## Your tasks
A. In the passage on the dolphin acoustics project, restate the part from "This project addresses" up to and including "as individual names.", swapping "dolphins" for "whales".
B. Extend the passage on the dolphin acoustics project, picking up after its final sentence.

This project addresses the challenge of efficiently and accurately analyzing data collected from dolphins using passive acoustic recorders and then developing computer-based algorithms that can be used to efficiently and accurately detect, measure and identify sounds. The output of these algorithms can then be used to examine questions related to the distribution, abundance and behavior of these animals. Researchers at St. Andrews were the first to identify how whistles in bottlenose dolphins are used as individual names.
Snyder
This specific project is referred to as a “Vertically Integrated Project,” which is an ongoing research project led by an academic supervisor and made up of a team of students from any level of study (the “vertical” aspect). The team of students can come from different subject areas with diverse backgrounds and skills across both arts and science. VIP projects started over 20 years ago at Georgia Tech, where they are described as “a transformative approach to enhancing higher education by engaging undergraduate and graduate students in ambitious, long-term, large-scale, multidisciplinary project teams that are led by faculty.”

## Raw data
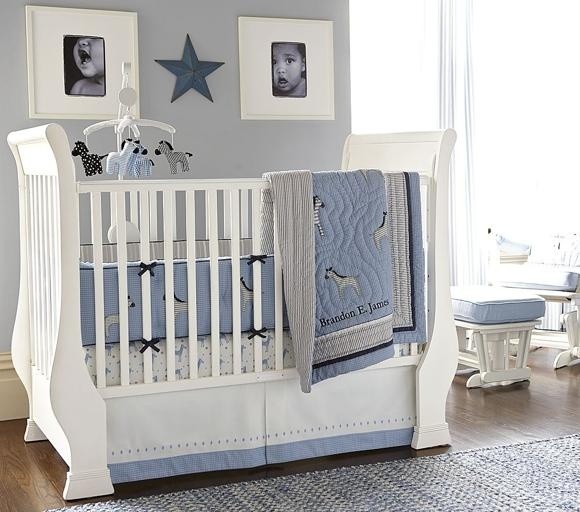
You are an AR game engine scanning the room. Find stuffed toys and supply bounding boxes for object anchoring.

## Responses
A.
This project addresses the challenge of efficiently and accurately analyzing data collected from whales using passive acoustic recorders and then developing computer-based algorithms that can be used to efficiently and accurately detect, measure and identify sounds. The output of these algorithms can then be used to examine questions related to the distribution, abundance and behavior of these animals. Researchers at St. Andrews were the first to identify how whistles in bottlenose whales are used as individual names.

B.
The project that Snyder will be working on aims to evaluate, improve, develop and apply detection and classification methods for passive acoustic data collected from dolphins. The specific goals of the project are:
to evaluate existing methods for detecting, extracting measurements from and classifying sounds produced by dolphins in passive acoustic recordings
to explore new machine-learning methods for extracting sounds from raw data and classifying them to species
to develop and implement improved species classifiers using both the improved and existing extraction methods.
The University of St. Andrews was founded in 1410. It is the oldest university in Scotland and the third oldest university in the English-speaking world. In the 2022 The Times and Sunday Times Good University Guide, St Andrews ranked as the best university in the UK, as the first university to ever top Oxford and Cambridge in a British ranking. (PR)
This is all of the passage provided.